UNESCO’s International Centre of Martial Arts

The Korean art of tae kyon, shown in Black Belt file photos.

It's a martial arts gem that's not yet well-known. It's an international organization that's trying to bridge the gap between styles, techniques and countries. In addition to striving to do all this, it's a group that's emphasizing the positive values the martial arts teach.

The institution is the International Centre of Martial Arts. Based in Chungju, South Korea, it's organized under the auspices of the United Nations Educational, Scientific and Cultural Organization. One of the most prestigious bodies in the world, UNESCO aims to promote peace and security through international cooperation, and supporting the martial arts is now part of that mission.

The International Centre of Martial Arts is a joint effort "under UNESCO and also the Korean government," said Changhee Han, program specialist for the ICM International Cooperation Team.

Although it organizes and hosts seminars, training camps, regional congresses and other activities that pertain to the world's martial arts, the team is endeavoring to spread more than just fighting techniques.

"We are here for helping youth, women [and] disabled people using martial arts, its philosophy [and] its values," Han said. "Values matter for our center. That's the reason of our existence."

Those values, according to the feasibility study report that preceded the establishment of the ICM, include "promotion of peace, establishment of nonviolence, respect toward oneself and others, self-control, fair competition, resilience and respect for cultural diversity."

"We work in the field of education, culture, natural science and communication, and also social and human sciences," Han noted. "I think we have unique expertise in using martial arts as an effective tool to teach youth and women, like self-discipline or fair play or resiliency or admiring for the cultural diversity."

The ICM approach is composed of four parts. "The first one is promoting research and knowledge sharing in the field of martial arts," Han said. "The second is contributing to the relationship between the North and South cooperation, also known as developing countries and developed countries."

The third part is building a world martial arts database, and the fourth is expanding the involvement of youth and women in the arts.

"We are here for helping youth, women [and] disabled people using martial arts, its philosophy [and] its values. Values matter for our center. That's the reason of our existence."
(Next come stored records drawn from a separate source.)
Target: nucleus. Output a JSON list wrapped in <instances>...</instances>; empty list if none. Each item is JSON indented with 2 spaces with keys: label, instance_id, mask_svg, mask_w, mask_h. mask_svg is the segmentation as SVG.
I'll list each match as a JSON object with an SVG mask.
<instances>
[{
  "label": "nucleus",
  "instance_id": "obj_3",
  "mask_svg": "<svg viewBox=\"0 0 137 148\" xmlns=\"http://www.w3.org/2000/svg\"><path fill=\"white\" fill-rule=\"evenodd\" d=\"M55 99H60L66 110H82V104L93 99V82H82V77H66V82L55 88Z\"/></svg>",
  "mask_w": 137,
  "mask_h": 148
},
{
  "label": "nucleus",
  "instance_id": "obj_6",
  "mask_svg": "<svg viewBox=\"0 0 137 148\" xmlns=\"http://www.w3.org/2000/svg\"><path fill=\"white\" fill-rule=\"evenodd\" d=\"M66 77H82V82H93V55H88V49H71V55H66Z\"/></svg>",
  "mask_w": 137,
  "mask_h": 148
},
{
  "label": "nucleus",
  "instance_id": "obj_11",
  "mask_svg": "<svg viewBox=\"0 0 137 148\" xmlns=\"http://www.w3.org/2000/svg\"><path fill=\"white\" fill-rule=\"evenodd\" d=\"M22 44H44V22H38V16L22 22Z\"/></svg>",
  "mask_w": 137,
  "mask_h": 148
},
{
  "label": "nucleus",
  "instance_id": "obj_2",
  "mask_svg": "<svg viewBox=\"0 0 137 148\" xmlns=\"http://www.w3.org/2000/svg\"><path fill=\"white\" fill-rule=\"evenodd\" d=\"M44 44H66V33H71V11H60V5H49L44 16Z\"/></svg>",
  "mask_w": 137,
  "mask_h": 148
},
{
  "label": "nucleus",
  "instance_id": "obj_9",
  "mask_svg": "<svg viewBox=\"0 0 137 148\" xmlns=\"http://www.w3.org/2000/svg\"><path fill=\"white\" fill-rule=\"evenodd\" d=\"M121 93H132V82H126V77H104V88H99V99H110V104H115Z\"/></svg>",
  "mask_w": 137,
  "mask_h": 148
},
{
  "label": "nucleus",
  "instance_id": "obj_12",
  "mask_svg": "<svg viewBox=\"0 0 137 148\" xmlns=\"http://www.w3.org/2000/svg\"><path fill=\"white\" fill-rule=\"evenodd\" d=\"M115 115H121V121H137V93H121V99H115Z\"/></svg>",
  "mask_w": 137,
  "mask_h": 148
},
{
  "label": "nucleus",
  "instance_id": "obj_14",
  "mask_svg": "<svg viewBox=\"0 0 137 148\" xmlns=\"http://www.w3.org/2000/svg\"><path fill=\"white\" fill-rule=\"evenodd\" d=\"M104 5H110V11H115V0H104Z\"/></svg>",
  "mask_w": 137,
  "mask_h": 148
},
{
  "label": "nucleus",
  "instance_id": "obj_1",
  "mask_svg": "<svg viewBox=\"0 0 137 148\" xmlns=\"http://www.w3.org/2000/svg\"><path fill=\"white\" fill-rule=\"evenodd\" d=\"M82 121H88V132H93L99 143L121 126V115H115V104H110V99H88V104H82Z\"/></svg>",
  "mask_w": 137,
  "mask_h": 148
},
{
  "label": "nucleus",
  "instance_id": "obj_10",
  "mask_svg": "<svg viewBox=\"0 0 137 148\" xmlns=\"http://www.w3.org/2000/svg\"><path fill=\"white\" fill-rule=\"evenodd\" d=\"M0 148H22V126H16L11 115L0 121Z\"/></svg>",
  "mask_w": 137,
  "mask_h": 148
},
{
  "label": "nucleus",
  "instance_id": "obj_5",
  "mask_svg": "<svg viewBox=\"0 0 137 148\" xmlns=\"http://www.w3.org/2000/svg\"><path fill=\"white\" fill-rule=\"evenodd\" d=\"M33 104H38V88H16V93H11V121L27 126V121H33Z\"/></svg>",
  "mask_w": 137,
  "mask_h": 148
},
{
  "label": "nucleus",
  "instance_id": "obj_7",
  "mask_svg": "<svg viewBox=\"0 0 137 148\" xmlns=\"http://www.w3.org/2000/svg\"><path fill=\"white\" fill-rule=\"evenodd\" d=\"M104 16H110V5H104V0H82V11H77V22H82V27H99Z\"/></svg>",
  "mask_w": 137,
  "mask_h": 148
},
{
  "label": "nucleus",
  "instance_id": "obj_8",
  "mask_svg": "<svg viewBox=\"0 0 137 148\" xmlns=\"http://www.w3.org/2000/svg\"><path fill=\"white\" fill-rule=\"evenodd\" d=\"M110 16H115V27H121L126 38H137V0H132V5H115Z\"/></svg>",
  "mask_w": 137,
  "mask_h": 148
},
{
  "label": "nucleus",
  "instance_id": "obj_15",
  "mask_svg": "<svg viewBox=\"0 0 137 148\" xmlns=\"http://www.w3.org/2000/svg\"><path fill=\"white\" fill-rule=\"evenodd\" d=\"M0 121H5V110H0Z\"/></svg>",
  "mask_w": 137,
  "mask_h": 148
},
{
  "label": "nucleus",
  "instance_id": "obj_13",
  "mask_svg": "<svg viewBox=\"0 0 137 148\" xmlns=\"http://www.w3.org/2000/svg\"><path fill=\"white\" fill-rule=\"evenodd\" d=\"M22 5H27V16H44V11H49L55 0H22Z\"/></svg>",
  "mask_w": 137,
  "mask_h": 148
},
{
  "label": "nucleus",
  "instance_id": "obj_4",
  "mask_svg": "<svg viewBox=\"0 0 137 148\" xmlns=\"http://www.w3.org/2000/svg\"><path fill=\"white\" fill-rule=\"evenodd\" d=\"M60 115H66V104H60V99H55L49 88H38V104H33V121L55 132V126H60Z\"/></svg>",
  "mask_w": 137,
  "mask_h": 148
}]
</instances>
Not surprisingly, COVID-19 has put a damper on many of the events and activities the ICM had planned to achieve its goals, with many having been canceled or postponed. However, some events are still taking place. To better understand the scope of the schedule that had been in place — and so you can know what to expect once normal life returns — it's useful to look back at what occurred in 2019.On August 15-21, 2019, the third International Youth Martial Arts Camp took place in Chungju. The ICM invited martial artists between the ages of 15 and 18 from Brazil, Kazakhstan, Korea, Mongolia and Turkey. They trained in tae kyon, ssireum, capoeira, kuresi (a form of traditional wrestling from Kazakhstan), bykh (Mongolian grappling) and even oil wrestling (a style of wrestling that's also Turkey's national sport).

Another major undertaking of the ICM has been promoting the martial arts in Africa through the organization of African Regional Martial Arts Congresses. These events bring together academics, practitioners, students and stakeholders in the martial arts and the sports community in Africa. So far, two have taken place. The first was in Kenya in 2018; it focused on East Africa. The second was in Ghana in 2019; it concentrated on West Africa. Among other topics, both emphasized the promotion of indigenous African martial arts.

A third African Regional Congress was scheduled for Zimbabwe in 2020. It was to have focused on Southern Africa. Unfortunately, all in-person activities were called off because of the pandemic. It's now planned as a virtual event that will happen on November 17-18, 2020. The modified theme, said Han, who served as program specialist for the second African Regional Martial Arts Congress, "will be African youth development and women engagement through martial arts education."

Even though the ICM is forging ahead with its virtual offerings, it's also slowly and safely resuming its in-person functions. On July 20-31, 2020, it organized the fourth Martial Arts Open School Project at the Hyundai Foreign School in Ulsan, South Korea. It included intensive training in taekwondo for youth from multicultural backgrounds, especially those who had never experienced the martial arts. Safety measures meant that masks were mandatory, temperature checks were conducted, hand sanitizer was made available and social distancing was practiced.

Navigating the coronavirus pandemic and the vagaries of world politics that typically affect UNESCO are just two of the challenges that the ICM faces, and it appears to be winning. The martial arts have existed for thousands of years, and it's safe to say that they will continue to meet the needs of people around the world thanks in part to the International Centre of Martial Arts.